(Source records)
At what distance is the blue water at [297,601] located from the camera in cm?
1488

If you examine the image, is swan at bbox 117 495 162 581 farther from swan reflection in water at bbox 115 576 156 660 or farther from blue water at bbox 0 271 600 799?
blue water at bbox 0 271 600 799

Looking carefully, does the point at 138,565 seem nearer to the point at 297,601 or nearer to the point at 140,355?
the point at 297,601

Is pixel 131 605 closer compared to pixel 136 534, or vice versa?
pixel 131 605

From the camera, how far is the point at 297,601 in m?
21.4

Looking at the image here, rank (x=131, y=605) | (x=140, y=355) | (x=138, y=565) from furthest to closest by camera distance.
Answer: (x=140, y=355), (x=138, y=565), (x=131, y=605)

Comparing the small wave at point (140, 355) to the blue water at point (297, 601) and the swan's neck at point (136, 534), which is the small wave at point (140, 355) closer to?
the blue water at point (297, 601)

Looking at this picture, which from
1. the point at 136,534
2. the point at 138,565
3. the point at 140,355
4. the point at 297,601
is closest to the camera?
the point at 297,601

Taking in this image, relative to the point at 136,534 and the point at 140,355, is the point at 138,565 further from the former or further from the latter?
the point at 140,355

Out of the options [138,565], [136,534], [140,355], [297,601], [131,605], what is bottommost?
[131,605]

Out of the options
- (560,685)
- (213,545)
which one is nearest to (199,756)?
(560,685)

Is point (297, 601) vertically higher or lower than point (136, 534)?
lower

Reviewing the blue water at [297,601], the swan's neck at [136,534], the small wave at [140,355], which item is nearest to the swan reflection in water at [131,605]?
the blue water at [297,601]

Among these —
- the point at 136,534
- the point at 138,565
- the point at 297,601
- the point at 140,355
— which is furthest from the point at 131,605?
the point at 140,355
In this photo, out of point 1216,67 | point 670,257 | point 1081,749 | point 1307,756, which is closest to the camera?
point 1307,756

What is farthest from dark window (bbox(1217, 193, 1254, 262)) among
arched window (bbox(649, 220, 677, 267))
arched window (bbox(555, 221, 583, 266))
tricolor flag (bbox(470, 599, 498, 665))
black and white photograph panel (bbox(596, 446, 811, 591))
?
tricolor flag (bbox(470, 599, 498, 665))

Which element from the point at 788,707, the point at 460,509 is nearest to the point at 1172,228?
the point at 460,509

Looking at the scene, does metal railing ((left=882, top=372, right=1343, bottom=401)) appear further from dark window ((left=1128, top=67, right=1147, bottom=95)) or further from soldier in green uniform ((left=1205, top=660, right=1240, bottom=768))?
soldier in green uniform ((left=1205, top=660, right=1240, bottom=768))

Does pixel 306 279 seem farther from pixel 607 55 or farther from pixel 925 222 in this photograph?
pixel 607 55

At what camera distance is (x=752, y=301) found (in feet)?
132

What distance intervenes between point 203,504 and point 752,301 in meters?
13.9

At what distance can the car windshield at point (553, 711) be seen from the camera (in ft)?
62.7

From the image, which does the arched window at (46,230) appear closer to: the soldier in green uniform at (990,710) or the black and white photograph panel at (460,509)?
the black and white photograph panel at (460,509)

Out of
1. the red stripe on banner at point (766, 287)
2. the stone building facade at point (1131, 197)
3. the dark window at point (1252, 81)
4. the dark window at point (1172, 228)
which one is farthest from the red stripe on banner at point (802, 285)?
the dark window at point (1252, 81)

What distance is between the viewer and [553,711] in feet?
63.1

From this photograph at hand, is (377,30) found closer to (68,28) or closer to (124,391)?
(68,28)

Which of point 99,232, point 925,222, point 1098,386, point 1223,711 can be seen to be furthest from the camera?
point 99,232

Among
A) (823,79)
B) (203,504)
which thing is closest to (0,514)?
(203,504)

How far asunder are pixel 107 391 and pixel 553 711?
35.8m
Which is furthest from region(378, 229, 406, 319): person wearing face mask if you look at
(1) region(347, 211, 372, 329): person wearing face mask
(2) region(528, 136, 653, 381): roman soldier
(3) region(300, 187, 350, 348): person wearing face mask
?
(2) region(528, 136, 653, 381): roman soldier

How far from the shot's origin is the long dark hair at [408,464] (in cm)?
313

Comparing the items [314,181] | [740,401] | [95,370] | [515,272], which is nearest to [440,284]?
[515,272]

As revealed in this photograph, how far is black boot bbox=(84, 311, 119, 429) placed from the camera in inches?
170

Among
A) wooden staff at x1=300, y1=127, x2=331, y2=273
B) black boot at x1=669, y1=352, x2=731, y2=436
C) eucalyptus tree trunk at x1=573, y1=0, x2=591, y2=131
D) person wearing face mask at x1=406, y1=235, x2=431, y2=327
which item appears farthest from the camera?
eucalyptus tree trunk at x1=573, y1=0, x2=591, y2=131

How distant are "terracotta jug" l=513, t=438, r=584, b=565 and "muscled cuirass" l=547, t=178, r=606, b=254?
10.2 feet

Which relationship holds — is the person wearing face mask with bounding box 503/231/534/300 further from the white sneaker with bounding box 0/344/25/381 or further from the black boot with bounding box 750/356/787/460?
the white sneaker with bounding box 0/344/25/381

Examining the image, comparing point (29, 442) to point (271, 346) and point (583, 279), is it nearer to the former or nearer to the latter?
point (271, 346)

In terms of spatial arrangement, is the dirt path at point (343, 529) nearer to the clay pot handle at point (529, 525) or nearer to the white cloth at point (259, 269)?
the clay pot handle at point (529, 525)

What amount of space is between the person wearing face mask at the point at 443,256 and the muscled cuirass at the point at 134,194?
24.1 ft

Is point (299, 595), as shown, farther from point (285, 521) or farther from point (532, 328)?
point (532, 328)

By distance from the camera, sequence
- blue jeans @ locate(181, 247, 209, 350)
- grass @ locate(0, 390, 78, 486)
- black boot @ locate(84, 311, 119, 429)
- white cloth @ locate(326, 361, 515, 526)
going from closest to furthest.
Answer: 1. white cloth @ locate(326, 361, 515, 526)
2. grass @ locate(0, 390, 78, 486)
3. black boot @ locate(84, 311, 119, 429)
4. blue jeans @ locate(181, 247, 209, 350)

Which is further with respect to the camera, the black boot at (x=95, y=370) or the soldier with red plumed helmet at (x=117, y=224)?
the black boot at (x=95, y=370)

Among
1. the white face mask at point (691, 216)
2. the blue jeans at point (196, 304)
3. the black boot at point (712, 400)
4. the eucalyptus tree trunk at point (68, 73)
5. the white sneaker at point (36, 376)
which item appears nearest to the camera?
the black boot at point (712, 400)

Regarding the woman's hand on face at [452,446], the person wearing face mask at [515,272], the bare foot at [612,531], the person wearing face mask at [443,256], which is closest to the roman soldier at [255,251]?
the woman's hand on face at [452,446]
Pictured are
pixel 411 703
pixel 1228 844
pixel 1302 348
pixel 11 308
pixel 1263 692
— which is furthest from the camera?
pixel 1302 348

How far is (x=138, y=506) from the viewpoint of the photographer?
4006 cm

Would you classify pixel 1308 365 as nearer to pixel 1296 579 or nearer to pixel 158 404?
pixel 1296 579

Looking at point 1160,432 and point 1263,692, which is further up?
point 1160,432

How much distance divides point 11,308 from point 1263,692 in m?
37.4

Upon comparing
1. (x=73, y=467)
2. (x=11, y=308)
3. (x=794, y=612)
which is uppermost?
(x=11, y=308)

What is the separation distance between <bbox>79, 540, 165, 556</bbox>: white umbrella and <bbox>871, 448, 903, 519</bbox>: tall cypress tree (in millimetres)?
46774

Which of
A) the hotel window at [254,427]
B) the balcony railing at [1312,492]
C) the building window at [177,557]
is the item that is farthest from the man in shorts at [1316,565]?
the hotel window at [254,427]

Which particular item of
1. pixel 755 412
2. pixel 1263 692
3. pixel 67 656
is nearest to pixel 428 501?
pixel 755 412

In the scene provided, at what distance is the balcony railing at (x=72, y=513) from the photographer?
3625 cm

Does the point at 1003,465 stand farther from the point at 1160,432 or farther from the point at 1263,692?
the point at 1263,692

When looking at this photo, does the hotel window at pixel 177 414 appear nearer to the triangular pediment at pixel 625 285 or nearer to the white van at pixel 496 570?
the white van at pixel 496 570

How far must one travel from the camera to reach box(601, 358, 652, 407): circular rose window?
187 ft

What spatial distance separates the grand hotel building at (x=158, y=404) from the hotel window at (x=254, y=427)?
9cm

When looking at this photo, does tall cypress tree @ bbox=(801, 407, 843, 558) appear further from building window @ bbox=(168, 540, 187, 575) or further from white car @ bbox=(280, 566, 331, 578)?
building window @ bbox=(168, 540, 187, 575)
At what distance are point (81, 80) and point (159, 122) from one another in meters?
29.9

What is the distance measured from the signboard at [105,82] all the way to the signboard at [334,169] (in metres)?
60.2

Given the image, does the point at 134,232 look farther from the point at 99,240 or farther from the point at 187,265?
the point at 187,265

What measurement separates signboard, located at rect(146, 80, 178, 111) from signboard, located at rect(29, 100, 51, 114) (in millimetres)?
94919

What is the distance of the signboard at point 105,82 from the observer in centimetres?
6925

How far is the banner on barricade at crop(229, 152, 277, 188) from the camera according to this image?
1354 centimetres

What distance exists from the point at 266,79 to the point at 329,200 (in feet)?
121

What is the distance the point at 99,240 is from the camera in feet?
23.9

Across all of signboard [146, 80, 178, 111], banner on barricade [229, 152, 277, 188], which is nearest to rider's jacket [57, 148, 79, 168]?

■ **DO THIS**: Every line from the one containing "Given the image, does" through the last line must be copied exactly; leave out the rest.

■ **TASK OUTPUT**:
Given the image, does the point at 134,232 look farther from the point at 99,240 or farther from the point at 187,265?
the point at 187,265

What measurement separates signboard, located at rect(146, 80, 178, 111) from signboard, located at rect(29, 100, 51, 114) (in millimetres)?
94919

What is the distance of the signboard at point 105,82 from the observer in centimetres?
6925

How far is the banner on barricade at crop(229, 152, 277, 188) from the camera according to this image?
1354 centimetres

What distance exists from the point at 266,79 to the point at 329,200 (in feet)?
121

What is the distance the point at 99,240 is from the camera in feet?
23.9

Across all of signboard [146, 80, 178, 111], banner on barricade [229, 152, 277, 188], which is nearest to rider's jacket [57, 148, 79, 168]?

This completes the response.